D'après la logique du règlement, et non d'après un épisode précis visionné, l'ordre des systèmes sur un tour, en course ou en sprint, se présente ainsi. Si une portion du circuit est balisée comme Activation Zone, le pilote peut faire passer les ailerons en Straight Mode, qu'un rival soit présent ou non à proximité — cela réduit la traînée en ligne droite. Si, dans le même temps, la distance à la voiture précédente à la Detection Line précédente était inférieure au Detection Gap autorisé, Overtake Mode devient disponible à l'Activation Line — le groupe propulseur passe alors sur une courbe de puissance avec un seuil de coupure plus élevé. Boost reste disponible à tout moment de cette même portion, indépendamment des deux premières conditions, mais seulement si le pilote a accumulé la charge nécessaire pour cela. La différence entre les systèmes tient précisément à ce dont dépend chaque activation : le DAB dépend du balisage du circuit, Overtake en course et en sprint dépend de la distance à un rival, Boost dépend de la décision du pilote lui-même et de sa charge. C'est justement le fait que ces trois systèmes obéissent à des logiques d'activation différentes qui justifie de les distinguer un par un, plutôt que de tout regrouper par habitude sous le nom de « DRS ».

Checklist pratique

  • Boost est un bouton, qu'on peut presser presque à n'importe quel point du tour sans condition de rival, mais qui exige une charge accumulée ; selon Autosport (20/04/2026), le gain de puissance qu'il apporte en course a été limité à +150 kW.
  • Overtake Mode s'active, en course et en sprint, à l'Activation Line si le pilote était plus près du rival que le Detection Gap autorisé à la Detection Line précédente ; en essais et en qualifications, il fonctionne en permanence sans cette condition.
  • Active Aero (DAB) fait changer les ailerons de position selon des zones balisées à l'avance sur le circuit concerné, et non selon la distance à un rival.
  • Le plafond absolu de puissance de l'ERS-K est de 350 kW, un chiffre inchangé depuis le début de la saison ; selon Autosport (20/04/2026), les ajustements de la FIA avant le Grand Prix de Miami ont porté sur d'autres limites — le seuil de super clipping (250→350 kW), la limite de récupération en qualification (8→7 MJ), le gain apporté par Boost en course (+150 kW) et la restitution même du MGU-K sur le tour (350 kW seulement dans les « zones clés d'accélération », 250 kW sur le reste du tour).
  • Le MGU-H n'est pas utilisé sur les voitures 2026 : le règlement n'autorise, pour la propulsion et la récupération d'énergie, que le moteur à combustion interne et le bloc ERS-K.

Questions et réponses

En 2026, le DRS a-t-il simplement été renommé Overtake Mode ?

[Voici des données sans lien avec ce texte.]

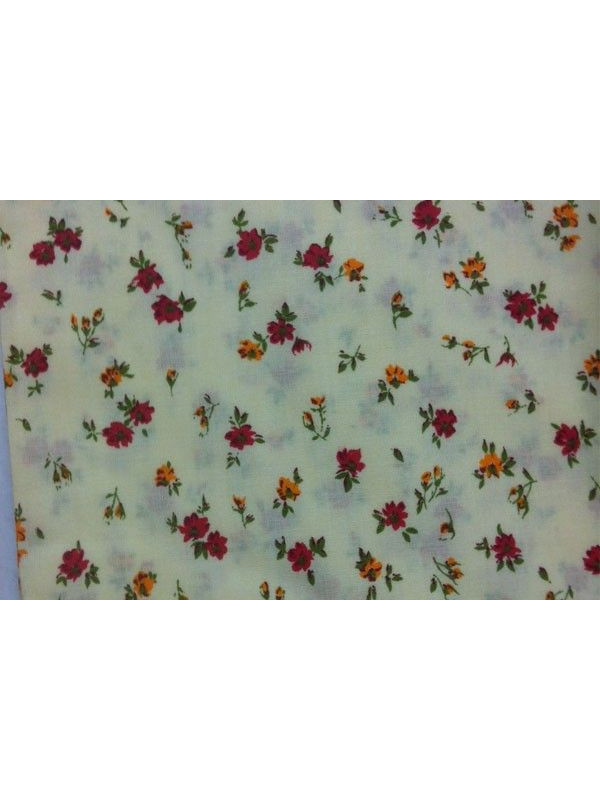 Tejido algodon flores rojas y naranjas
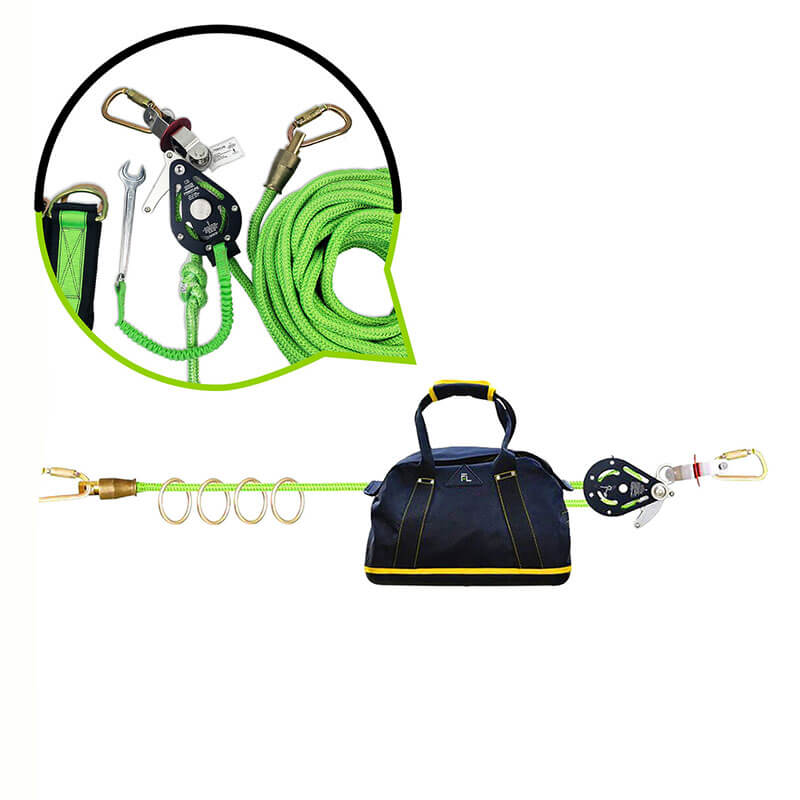 The Frontline 4-Person 100' Adjustable HL System with 6' anchor straps by Frontline Fall Protection features a green lifeline, metal hardware, corrosion-resistant pulley, and a black carrying bag, shown with detailed close-ups on a white background.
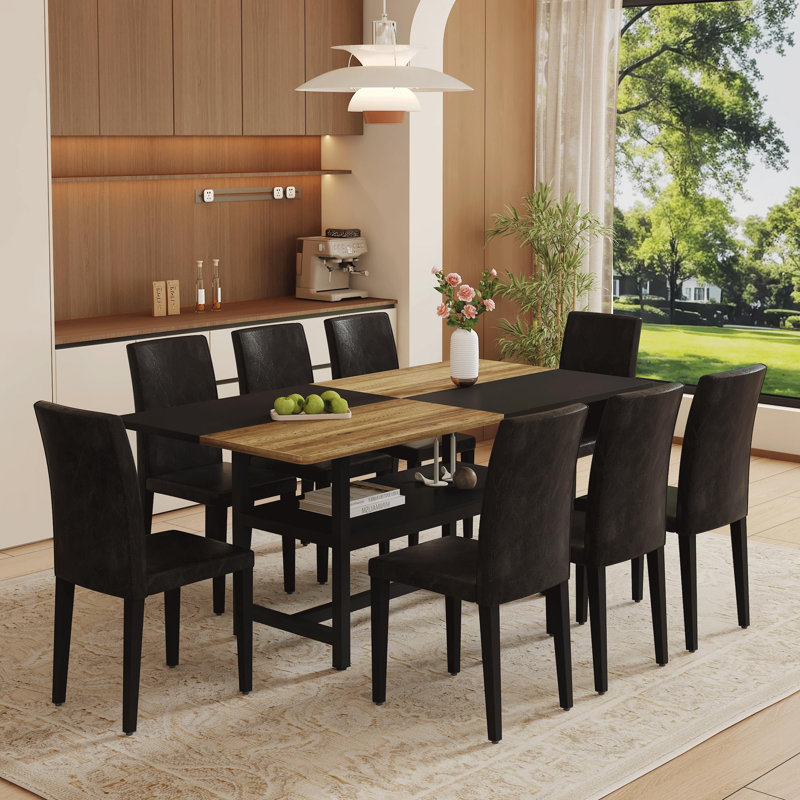 Ensemble de table de salle à manger rectangulaire pour 8 personnes, ensemble de table de salle à manger 71 po avec 8 chaises rembourrées et tablette de rangement, plateau de table en bois avec structure en métal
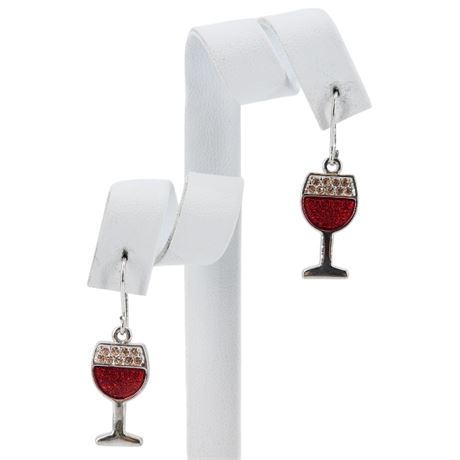 ANNALEECE Crystal Red Wine Glass Earrings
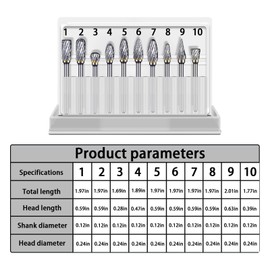 AWAVM Tungsten Carbide Steel Double Cut Rotary Burrs Set for Rotary Tool, 10pcs 1/8 inches Shank Fits Rotary Tool for Grinder Drill, DIY Woodworking Carving, Metal Polishing, Engraving, Drilling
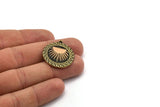 Brass Round Charm, Raw Brass Round Charm With 1 Loop, Copper Sun Findings, Copper Sun Rising (28x25x1.5mm) N2252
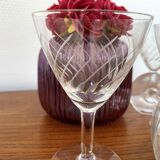 4 white wine glasses in engraved glass 6 cl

Non. Le terme DRS a totalement disparu du règlement, et la logique « il faut être près d'un rival » n'est pas passée dans l'aileron, mais dans le groupe propulseur — c'est exactement Overtake Mode, et cette condition ne s'applique qu'en course et en sprint. L'aérodynamique, elle, est commandée par un système distinct, Active Aero, qui n'est absolument pas lié à un rival.

Le MGU-H a-t-il été conservé dans les groupes propulseurs de 2026 ?

Non. Le règlement autorise explicitement, pour la propulsion de la voiture et la récupération d'énergie, uniquement le moteur à combustion interne et le bloc ERS-K ; le terme « MGU-H » n'apparaît d'ailleurs pas une seule fois dans le texte du règlement technique, édition du 5 août 2026.

Combien de temps a-t-il fallu à la FIA pour modifier les limites énergétiques après l'accident au Japon ?

Environ trois semaines : l'accident a eu lieu le 29 mars 2026, et la FIA a annoncé les ajustements des limites le 20 avril 2026, avant le Grand Prix de Miami.

Qui décide sur quelle portion du circuit Active Aero peut être activé ?

C'est la FIA qui fixe les limites de l'Activation Zone et de la Low Grip Activation Zone pour chaque circuit, et les communique à tous les participants au plus tard quatre semaines avant l'épreuve ; le début de chaque zone est signalé par des panneaux sur le circuit.